TASK TO CARRY OUT>
Take the lines below from the first through the one that contains "A: Reedbuck (Redunca)." and copy them exactly.
[Start of Attachment]
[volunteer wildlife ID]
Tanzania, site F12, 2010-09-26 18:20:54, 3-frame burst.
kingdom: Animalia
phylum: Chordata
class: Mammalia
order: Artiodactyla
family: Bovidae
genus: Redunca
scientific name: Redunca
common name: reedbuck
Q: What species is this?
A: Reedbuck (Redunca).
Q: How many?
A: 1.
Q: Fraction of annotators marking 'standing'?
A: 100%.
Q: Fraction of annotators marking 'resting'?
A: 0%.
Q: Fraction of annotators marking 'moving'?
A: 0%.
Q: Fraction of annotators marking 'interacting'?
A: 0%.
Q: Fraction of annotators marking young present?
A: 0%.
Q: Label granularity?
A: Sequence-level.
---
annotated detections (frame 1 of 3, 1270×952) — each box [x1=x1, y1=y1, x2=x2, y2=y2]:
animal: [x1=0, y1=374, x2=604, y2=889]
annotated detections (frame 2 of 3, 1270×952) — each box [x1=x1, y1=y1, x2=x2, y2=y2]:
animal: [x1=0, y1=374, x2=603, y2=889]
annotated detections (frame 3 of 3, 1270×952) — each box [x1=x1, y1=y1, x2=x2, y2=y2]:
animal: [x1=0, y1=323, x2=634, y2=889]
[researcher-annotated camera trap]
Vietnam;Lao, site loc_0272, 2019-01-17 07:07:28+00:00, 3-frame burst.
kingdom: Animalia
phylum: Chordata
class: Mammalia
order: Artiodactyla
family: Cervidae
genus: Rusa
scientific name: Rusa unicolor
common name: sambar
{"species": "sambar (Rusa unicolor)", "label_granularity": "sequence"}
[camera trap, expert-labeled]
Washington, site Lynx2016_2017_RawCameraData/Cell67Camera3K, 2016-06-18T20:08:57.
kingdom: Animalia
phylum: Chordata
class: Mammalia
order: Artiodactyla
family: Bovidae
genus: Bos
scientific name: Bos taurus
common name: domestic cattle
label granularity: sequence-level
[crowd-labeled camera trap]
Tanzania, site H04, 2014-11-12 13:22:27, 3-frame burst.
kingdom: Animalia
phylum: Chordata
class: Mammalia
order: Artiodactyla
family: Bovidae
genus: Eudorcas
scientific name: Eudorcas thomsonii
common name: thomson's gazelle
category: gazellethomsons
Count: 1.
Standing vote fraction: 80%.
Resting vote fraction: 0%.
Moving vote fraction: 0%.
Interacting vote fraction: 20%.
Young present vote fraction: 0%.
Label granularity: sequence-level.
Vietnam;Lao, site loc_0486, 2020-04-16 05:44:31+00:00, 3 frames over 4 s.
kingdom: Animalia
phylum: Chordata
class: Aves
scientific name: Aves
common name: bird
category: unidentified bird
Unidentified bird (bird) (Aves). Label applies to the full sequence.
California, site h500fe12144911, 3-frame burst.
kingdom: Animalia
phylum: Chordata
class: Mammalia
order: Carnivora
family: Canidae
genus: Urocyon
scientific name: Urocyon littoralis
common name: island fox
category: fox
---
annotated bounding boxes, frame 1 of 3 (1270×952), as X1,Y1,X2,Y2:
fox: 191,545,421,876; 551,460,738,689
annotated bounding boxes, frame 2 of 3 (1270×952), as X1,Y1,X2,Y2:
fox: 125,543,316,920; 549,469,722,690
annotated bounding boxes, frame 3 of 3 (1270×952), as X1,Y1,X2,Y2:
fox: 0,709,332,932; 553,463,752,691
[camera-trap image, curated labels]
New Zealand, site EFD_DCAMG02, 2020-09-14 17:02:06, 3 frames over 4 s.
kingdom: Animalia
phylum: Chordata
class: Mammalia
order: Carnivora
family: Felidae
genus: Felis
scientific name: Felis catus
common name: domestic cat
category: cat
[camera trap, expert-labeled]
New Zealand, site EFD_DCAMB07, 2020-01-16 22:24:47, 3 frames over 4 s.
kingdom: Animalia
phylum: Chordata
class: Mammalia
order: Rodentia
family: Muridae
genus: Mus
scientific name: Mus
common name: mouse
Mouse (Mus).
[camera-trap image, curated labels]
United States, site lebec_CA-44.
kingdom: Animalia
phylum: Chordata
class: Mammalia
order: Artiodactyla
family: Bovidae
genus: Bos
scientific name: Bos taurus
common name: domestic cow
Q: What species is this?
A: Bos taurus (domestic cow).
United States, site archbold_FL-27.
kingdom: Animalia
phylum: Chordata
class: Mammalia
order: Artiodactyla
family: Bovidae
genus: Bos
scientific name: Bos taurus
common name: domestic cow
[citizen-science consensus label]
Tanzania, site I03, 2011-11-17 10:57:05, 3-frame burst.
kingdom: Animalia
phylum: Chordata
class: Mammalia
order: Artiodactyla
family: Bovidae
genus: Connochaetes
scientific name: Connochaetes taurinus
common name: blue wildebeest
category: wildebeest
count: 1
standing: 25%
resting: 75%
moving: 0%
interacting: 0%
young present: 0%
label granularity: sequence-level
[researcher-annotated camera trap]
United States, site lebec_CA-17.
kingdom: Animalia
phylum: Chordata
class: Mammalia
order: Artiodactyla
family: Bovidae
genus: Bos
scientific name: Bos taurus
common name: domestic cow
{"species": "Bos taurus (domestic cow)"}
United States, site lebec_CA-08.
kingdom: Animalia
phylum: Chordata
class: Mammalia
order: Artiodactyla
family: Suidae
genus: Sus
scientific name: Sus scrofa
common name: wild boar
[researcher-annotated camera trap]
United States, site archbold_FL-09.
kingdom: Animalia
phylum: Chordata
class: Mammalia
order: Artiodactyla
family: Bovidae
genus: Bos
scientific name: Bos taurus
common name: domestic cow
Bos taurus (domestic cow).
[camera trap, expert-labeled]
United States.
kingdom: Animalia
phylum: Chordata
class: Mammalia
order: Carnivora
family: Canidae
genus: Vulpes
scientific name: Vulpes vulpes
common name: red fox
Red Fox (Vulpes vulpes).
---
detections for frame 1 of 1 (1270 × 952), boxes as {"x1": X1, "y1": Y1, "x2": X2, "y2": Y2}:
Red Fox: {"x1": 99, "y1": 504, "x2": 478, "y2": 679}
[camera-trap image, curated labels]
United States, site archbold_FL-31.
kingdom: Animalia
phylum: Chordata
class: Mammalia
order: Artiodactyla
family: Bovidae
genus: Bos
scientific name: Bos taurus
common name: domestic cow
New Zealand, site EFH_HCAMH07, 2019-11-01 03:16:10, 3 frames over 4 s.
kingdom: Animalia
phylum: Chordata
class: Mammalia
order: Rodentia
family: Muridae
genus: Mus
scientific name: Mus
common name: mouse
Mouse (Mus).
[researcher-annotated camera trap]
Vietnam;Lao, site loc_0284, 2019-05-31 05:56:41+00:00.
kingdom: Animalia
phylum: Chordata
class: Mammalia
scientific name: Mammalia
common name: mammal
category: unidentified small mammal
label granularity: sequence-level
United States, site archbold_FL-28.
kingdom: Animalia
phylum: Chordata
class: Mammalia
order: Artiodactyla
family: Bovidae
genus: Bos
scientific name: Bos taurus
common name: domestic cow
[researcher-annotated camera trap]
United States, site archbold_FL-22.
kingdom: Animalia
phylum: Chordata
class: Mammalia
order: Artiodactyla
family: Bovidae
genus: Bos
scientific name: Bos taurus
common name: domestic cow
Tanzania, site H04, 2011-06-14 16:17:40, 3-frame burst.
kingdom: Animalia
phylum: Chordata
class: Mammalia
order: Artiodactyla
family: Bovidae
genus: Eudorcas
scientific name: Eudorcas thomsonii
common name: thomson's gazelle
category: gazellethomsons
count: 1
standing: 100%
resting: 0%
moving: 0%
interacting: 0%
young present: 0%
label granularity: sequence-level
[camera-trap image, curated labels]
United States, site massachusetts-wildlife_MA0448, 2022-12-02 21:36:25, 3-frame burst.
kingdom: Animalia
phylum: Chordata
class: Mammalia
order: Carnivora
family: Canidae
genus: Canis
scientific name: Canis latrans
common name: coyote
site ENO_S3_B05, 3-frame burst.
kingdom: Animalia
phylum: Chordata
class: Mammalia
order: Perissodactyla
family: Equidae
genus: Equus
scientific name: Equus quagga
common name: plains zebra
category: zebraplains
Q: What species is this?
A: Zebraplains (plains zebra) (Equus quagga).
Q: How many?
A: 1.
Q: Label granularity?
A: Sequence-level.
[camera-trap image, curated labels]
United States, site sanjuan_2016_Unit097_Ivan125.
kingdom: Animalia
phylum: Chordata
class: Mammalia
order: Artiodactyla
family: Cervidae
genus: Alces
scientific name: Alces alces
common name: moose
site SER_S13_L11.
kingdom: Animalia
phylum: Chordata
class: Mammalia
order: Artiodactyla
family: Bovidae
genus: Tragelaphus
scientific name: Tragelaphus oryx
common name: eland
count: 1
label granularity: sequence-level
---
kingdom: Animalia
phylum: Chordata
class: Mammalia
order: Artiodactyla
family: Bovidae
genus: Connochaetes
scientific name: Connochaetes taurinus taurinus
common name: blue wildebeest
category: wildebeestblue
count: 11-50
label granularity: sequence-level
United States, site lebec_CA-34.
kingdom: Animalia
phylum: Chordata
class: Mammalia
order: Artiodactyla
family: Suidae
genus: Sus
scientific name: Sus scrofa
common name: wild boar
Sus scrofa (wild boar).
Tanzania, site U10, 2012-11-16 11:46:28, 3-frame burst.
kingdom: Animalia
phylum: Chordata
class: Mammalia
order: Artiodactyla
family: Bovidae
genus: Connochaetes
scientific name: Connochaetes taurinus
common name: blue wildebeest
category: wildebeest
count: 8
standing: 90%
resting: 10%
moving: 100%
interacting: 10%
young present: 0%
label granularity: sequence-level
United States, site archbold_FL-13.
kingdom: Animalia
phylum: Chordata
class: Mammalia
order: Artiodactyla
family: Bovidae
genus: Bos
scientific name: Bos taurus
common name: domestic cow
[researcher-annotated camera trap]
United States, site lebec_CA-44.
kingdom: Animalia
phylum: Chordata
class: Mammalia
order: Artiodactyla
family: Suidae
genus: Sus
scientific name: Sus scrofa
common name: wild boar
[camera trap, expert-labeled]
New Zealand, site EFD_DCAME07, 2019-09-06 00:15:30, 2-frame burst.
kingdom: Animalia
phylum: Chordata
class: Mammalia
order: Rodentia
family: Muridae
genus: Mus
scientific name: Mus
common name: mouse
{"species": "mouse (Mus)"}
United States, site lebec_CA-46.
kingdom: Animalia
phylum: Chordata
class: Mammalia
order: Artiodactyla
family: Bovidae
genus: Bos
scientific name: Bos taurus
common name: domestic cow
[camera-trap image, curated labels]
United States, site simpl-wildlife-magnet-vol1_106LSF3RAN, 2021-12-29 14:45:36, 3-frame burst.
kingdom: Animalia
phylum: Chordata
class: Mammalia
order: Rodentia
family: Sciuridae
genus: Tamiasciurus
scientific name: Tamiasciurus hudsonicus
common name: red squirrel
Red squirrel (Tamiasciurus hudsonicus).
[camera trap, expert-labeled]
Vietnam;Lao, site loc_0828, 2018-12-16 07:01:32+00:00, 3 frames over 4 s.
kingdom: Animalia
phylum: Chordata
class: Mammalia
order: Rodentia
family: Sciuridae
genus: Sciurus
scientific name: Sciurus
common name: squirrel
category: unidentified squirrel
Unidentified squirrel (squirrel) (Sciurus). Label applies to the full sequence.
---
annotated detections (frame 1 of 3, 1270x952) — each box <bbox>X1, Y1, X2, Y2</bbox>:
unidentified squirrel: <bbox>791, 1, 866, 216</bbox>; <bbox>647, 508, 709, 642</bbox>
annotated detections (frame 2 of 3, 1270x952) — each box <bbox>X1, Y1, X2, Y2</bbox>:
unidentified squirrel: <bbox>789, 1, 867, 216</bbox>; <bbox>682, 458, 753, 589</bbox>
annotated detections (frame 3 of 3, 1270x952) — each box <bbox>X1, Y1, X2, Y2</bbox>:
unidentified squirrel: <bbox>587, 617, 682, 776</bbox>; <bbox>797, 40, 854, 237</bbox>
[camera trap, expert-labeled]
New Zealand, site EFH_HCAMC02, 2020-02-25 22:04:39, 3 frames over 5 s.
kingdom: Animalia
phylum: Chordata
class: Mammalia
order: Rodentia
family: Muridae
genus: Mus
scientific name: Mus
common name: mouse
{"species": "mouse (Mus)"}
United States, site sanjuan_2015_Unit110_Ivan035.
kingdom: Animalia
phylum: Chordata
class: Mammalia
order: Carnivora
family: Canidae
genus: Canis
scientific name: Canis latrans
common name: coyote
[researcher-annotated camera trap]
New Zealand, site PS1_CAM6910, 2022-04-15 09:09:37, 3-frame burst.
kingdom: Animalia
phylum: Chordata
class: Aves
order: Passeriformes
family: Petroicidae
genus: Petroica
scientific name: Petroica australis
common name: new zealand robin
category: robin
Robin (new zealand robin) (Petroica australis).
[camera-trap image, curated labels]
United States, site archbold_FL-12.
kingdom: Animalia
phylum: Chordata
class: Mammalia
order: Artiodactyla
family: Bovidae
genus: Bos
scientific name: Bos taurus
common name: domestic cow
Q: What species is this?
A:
[End of Attachment]
RESULT>
[volunteer wildlife ID]
Tanzania, site F12, 2010-09-26 18:20:54, 3-frame burst.
kingdom: Animalia
phylum: Chordata
class: Mammalia
order: Artiodactyla
family: Bovidae
genus: Redunca
scientific name: Redunca
common name: reedbuck
Q: What species is this?
A: Reedbuck (Redunca).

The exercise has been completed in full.